# Restaurants Near Loon Mountain, NH??



## Iwant2gonow (Jul 13, 2006)

I  just booked a 1 bedroom trade through RCI into Resort #5876 "Village of Loon Mountain Lodges" for Feb. 2007. Tug does not have reviews for
these condos which seem to be a little confusing with resort #0031 "Village of Loon Mountain Condos" when looking at The Village of Loon web site. Anyway my husband and I are going there to ski without the kids and want to know if anyone knows of any really good dining restaurants. 
So far my searches have only revealed "Season's on Loon" at the Mountain Club on Loon. Does anyone know if this restaurant is good and if there are any others. We own a condo every other year in the North Conway area and have our favorites there, but feel that the driving distance is a little too far for dinner. Any help would be appreciated and if you know anything about the condo we traded into that would be helpful also.

Thanks!


----------



## bluehende (Jul 13, 2006)

Woodstock station in woodstock is a few minutes away.

Good food at reasonable prices.  The mixed grill was  good along with the chicken ranchero(not sure if this was the exact name).


----------



## Princess Sunflower (Jul 13, 2006)

We stayed at Inn Seasons at Pollard Brook in Lincoln a few months ago. All you need is within 5 minutes and some things you can walk to. Woodstock Station ROCKS!!! We ate their twice. It's only like a 5 minute drive. The Common Man has good food/atmosphere. We had Chinese at Chieng's Garden. They are located upstairs in the building. You can see the tables from the road. For good Italian Food go to Fratelli's. You can walk to all these places from your resort. Hope this helps.


----------



## tonyg (Jul 13, 2006)

If you can tell me the unit number I may be able to give you an idea as to where it is in the complex. Fratelli's is Ok, wasn't to wild about Cheing's or the Common Man(nice atmosphere, tho). There is a little restaurant in the plaza just before Pollard Brook that is OK. The Chalet was outstanding, but since the rebuild I was unimpressed. I've never tried Govoni's, but I hear it's good (on the road toward lost river). The restaurant at the Mountain Club looked a bit fancy, but we never tried it out when we stayed there. The restaurant at the Kancagamus Motel was very good, but that was a while ago. There have been so many changes in the area since I first started visiting in the seventies. The Jack O'Lantern once had a magnificent restaurant and I even packed a suit just to dine there, but the restaurant is no more.

· · ·

(What you need to do)
1: In the Loon Mountain restaurant thread, transcribe everything from "So far my searches" down to "the exact name).".
2: Turn the paragraph in the Loon Mountain restaurant thread that opens "We stayed at Inn Seasons" into a short bulleted list that keeps its main facts.
3: Continue the Loon Mountain restaurant thread from the point where the text stops.

Rows from a spatial reasoning dataset:
· · ·

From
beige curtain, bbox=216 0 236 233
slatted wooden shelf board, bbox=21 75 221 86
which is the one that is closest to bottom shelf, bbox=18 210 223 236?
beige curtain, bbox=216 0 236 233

· · ·

(Written responses)
1:
So far my searches have only revealed "Season's on Loon" at the Mountain Club on Loon. Does anyone know if this restaurant is good and if there are any others. We own a condo every other year in the North Conway area and have our favorites there, but feel that the driving distance is a little too far for dinner. Any help would be appreciated and if you know anything about the condo we traded into that would be helpful also.

Thanks!


----------



## bluehende (Jul 13, 2006)

Woodstock station in woodstock is a few minutes away.

Good food at reasonable prices.  The mixed grill was  good along with the chicken ranchero(not sure if this was the exact name).

2:
- Stayed at Inn Seasons at Pollard Brook in Lincoln a few months ago
- Everything needed is within 5 minutes, and some of it is walkable
- Woodstock Station is highly recommended, about a 5-minute drive; the writer ate there twice
- The Common Man has good food and atmosphere
- Chieng's Garden serves Chinese food upstairs in its building, with tables visible from the road
- Fratelli's is the pick for good Italian food
- All these places are said to be within walking distance of the resort

3:
----------



## DonM (Jul 13, 2006)

tonyg said:
			
		

> I've never tried Govoni's, but I hear it's good (on the road toward lost river).




It's been awhile, but I've experienced Govoni's several times, and it was always very good!!


----------



## Iwant2gonow (Jul 14, 2006)

tonyg said:
			
		

> If you can tell me the unit number I may be able to give you an idea as to where it is in the complex. The restaurant at the Mountain Club looked a bit fancy, but we never tried it out when we stayed there.



I probably won't get the unit number until I check in. They emailed me a confirmation since I made the exchange online. Where the unit number is listed it says "FLAT" I just know the unit is in the lodges...not the condos. 
By the restaurant that looked a bit fancy at the Mountain club do you mean Seasons? I was looking for a couple of places that looked nice/but with good food but not so over the top like this place that I found. http://www.sunsethillhouse.com/dining.html  This place has the best reviews but seems so pretentious. Thanks for all the help. 
If anyone else visits the area between now and February would love to hear more.


----------



## tonyg (Jul 14, 2006)

Yes, I believe it was the Seasons.


----------



## Kenrabs (Jul 14, 2006)

We enjoyed the Common Man and in Woodstock the dinning room at the Woodstock Inn was upscale and very nice and they also have a brew pub for casual dinning. Fratellos was ok.


----------



## DonM (Aug 12, 2006)

*Govoni's closed*

Hi:

An update-I just returned from a week at Pollard Brook, and Govoni's is closed at least for the season. There was a sign on the door stating they were closed for the 2006 summer season. It didn't state whether they would open again- it didn't sound promising.

Don


----------



## ragtop (Aug 12, 2006)

Kenrabs said:
			
		

> We enjoyed the Common Man and in Woodstock the dinning room at the Woodstock Inn was upscale and very nice and they also have a brew pub for casual dinning. Fratellos was ok.



Ditto, these are the ones that we enjoyed the best.  Only go to the Common Man if you can stand watching the Red Sox on TV.  If you're a Yankee fan, look for someplace else!


----------



## kaylasmom97 (Aug 14, 2006)

I have to agree with Woodstock Inn.  We ate at Fratello's, we thought it was very good.  We went on a Wednesday and there was a special - salad, entree, dessert and drink for 1 price.  couldn't be beat!  There's a Brittnay's Cafe that is suppose to be very good as well.  McDonalds is there too!!


----------



## Bwolf (Aug 16, 2007)

*Truant's Taverne*

Truant's Taverne in Woodstock should get a mention.

Clement Grille at Woodstock and the Inn itself are quite good.  The beer is enjoyable.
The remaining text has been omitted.